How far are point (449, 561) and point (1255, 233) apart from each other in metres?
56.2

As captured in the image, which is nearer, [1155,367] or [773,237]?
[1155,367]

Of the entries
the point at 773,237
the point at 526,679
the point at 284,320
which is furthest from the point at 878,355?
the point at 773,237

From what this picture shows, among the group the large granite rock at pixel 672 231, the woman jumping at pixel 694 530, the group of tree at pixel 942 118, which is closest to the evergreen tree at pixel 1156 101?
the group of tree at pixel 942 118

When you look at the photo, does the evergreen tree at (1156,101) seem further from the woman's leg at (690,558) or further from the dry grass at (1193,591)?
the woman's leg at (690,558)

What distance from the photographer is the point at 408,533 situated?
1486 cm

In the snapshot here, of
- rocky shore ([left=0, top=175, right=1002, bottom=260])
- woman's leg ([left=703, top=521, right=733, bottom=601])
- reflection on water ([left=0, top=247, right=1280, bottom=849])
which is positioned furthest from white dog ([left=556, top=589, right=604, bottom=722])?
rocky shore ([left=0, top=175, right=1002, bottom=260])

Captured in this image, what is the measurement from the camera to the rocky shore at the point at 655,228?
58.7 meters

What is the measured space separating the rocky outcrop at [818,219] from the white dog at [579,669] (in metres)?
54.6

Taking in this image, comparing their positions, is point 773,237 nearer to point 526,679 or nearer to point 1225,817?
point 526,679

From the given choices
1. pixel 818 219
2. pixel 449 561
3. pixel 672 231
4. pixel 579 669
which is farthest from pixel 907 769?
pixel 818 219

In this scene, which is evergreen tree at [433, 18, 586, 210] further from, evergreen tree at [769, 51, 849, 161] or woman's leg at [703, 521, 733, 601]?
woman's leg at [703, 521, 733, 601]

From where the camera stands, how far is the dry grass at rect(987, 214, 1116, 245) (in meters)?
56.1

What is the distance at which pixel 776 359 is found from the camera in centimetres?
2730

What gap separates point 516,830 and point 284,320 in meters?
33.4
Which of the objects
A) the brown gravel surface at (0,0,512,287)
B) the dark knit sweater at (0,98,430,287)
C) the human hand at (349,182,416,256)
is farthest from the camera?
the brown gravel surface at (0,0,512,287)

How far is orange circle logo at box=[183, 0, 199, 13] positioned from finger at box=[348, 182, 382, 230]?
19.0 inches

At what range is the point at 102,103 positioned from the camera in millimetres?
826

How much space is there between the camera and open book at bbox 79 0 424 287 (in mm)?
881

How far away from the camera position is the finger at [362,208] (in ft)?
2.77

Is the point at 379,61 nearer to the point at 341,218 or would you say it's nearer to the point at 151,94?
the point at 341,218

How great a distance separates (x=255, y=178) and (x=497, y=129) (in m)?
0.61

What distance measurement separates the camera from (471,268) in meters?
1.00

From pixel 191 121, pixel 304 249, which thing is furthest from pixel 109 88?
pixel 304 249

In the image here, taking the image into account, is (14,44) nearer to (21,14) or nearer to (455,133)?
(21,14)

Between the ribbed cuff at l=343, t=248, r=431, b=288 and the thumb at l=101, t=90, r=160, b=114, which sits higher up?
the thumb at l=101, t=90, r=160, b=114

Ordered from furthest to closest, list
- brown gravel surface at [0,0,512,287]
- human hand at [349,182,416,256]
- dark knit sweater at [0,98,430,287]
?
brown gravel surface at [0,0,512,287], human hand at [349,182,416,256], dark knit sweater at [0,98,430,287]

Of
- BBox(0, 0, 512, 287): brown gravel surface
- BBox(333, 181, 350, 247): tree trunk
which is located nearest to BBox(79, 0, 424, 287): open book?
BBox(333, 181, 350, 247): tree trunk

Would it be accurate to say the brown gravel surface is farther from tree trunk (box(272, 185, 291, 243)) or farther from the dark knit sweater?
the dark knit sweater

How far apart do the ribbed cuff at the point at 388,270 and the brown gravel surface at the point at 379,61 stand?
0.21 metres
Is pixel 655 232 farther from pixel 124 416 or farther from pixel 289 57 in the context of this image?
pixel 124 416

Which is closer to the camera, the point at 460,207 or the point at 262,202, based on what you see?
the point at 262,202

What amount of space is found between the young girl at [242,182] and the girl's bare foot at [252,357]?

****************************************

Starting with the line that contains "Which of the objects", output every line through the end of the listing above, unchanged.

Which of the objects
A) the brown gravel surface at (0,0,512,287)
B) the dark knit sweater at (0,98,430,287)
C) the human hand at (349,182,416,256)
is farthest from the camera?
the brown gravel surface at (0,0,512,287)

How far is orange circle logo at box=[183, 0, 199, 13] positioned from finger at box=[348, 182, 382, 230]?
19.0 inches

At what range is the point at 102,103 positioned from the camera in millimetres?
826

How much space is there between the camera and open book at bbox 79 0 424 287 (in mm)?
881

How far away from the camera position is the finger at [362,208] (in ft)?
2.77

Is the point at 379,61 nearer to the point at 341,218 or would you say it's nearer to the point at 151,94?
the point at 341,218

How great a distance separates (x=255, y=178) and (x=497, y=129) (in m)?
0.61

What distance measurement separates the camera from (471,268) in meters?
1.00

From pixel 191 121, pixel 304 249, which thing is furthest from pixel 109 88?
pixel 304 249

In the image here, taking the image into account, is (14,44) nearer to (21,14) or nearer to (455,133)?
(21,14)

Between the ribbed cuff at l=343, t=248, r=431, b=288 and the thumb at l=101, t=90, r=160, b=114, which sits higher up?
the thumb at l=101, t=90, r=160, b=114

Ordered from furthest to closest, list
- brown gravel surface at [0,0,512,287]
- human hand at [349,182,416,256]
- dark knit sweater at [0,98,430,287]
?
brown gravel surface at [0,0,512,287], human hand at [349,182,416,256], dark knit sweater at [0,98,430,287]

Of
- BBox(0, 0, 512, 287): brown gravel surface
- BBox(333, 181, 350, 247): tree trunk
which is located nearest to BBox(79, 0, 424, 287): open book?
BBox(333, 181, 350, 247): tree trunk

Would it be accurate to say the brown gravel surface is farther from tree trunk (box(272, 185, 291, 243)) or farther from the dark knit sweater?
the dark knit sweater

How far apart do the ribbed cuff at the point at 388,270 and the brown gravel surface at the point at 379,61 stand?
0.21 metres
Is pixel 655 232 farther from pixel 124 416 or farther from pixel 289 57 in the context of this image?
pixel 124 416

Which is closer to the camera, the point at 460,207 or the point at 262,202, based on what you see?
the point at 262,202

What amount of space is found between the young girl at [242,182] and the girl's bare foot at [252,357]?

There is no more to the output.